# In Melbourne next week



## Squidder (Sep 2, 2005)

Ahoy Mangoes, I'm in Melbourne next week to pick up my new (2nd hand) car and do a bit of other work-related stuff - I won't have my yak with me, but will have access to the trusty rowboat at my folks' place, so if anyone wants a fish around the Edithvale/Chelsea area (preferably mid week in the morning or late afternoon) then give me a holler


----------



## PoddyMullet (Aug 29, 2005)

Hiya Squiddo, mate I'm sick next Tues 18/9 with a plan in mind and the weather looks the goods this far out (does the dinghy have a trailer option?). If that doesn't work, you're more than welcome to borrow my yak and fish gear at any stage...a car and racks being what ya need to organise (although Wednesday I can probably help ya with that one). If fishing doesn't happen...I'd be keen to catch up and beat ya at an arm wrestle/darts/pool/squatting to piss on five cents from a distance or anything that involves competition/no competition with bullshit and a feed


----------



## Squidder (Sep 2, 2005)

Sounds like a golden plan mate, especially the squatting/5 cent coin idea, I'll be in touch


----------



## hoit (Aug 29, 2005)

Hi Squidder,

I can't predict my sickies like Poddy (well OK I'm waiting for the Snapper to start before I get ill :wink: )
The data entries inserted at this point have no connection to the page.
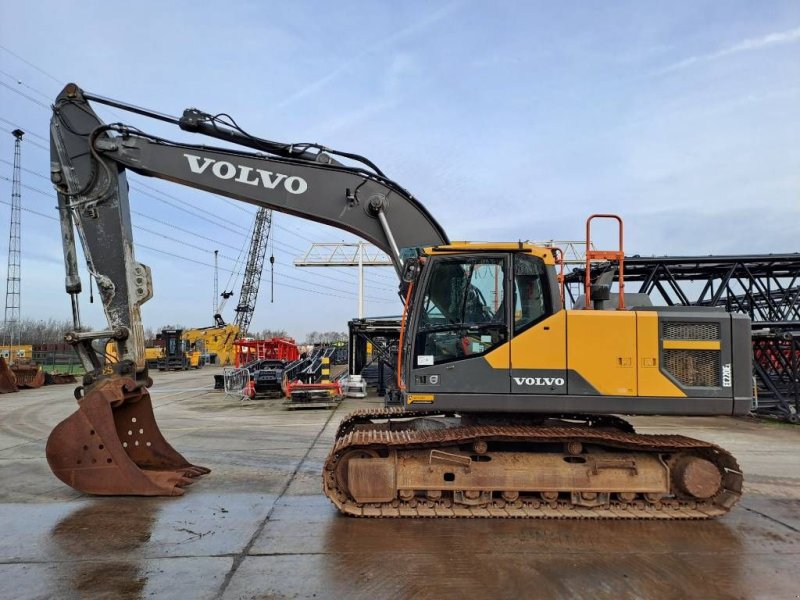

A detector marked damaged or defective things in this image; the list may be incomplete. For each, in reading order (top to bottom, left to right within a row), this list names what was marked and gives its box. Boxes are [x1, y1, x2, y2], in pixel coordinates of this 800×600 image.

rusty bucket [0, 356, 17, 394]
rusty bucket [10, 364, 45, 392]
rusty bucket [46, 376, 209, 496]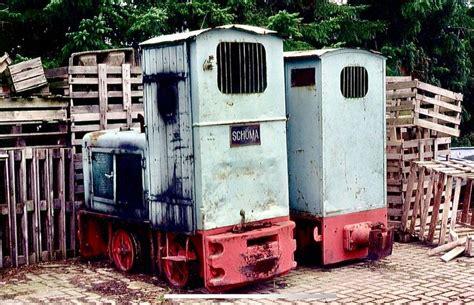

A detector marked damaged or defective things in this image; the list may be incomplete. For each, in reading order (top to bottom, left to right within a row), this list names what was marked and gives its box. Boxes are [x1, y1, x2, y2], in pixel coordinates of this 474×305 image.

rusty narrow gauge locomotive [79, 25, 298, 290]
rusty narrow gauge locomotive [286, 49, 392, 264]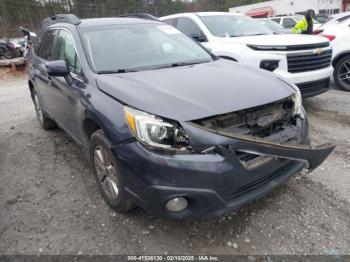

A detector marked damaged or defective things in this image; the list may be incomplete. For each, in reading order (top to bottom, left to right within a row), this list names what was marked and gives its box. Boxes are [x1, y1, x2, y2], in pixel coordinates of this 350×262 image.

broken headlight [123, 106, 189, 149]
damaged dark blue subaru outback [26, 14, 334, 219]
crumpled front bumper [110, 114, 334, 219]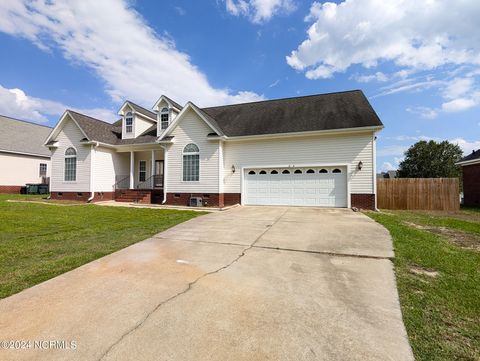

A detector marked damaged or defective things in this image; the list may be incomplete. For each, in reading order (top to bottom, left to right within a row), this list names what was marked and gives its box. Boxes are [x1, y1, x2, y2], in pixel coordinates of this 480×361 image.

driveway crack [97, 207, 284, 358]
I'm not too sure about the 5 cent option but would be keen on the idea of drinks, a meal and some bullshit ...

Regards
Grant


----------



## Milt (Sep 2, 2005)

Just say the word and I'll aim for that 5 cent coin while Poddy flick spins it across the floor, most nights after work this week are free 

And if i can swing saturday morning you will have a yak for the day so we can flatten some squid and red things???

Milt,


----------



## Y-Knot (Sep 26, 2006)

yeah count me in lads...pending :wink:


----------



## PhilipL (Apr 15, 2006)

Hi ya Jason
Have a good one with them mangoes.....all sounds a bit dodgy to me
pity I have the kiddies for the next three weeks while the other is overseas.


----------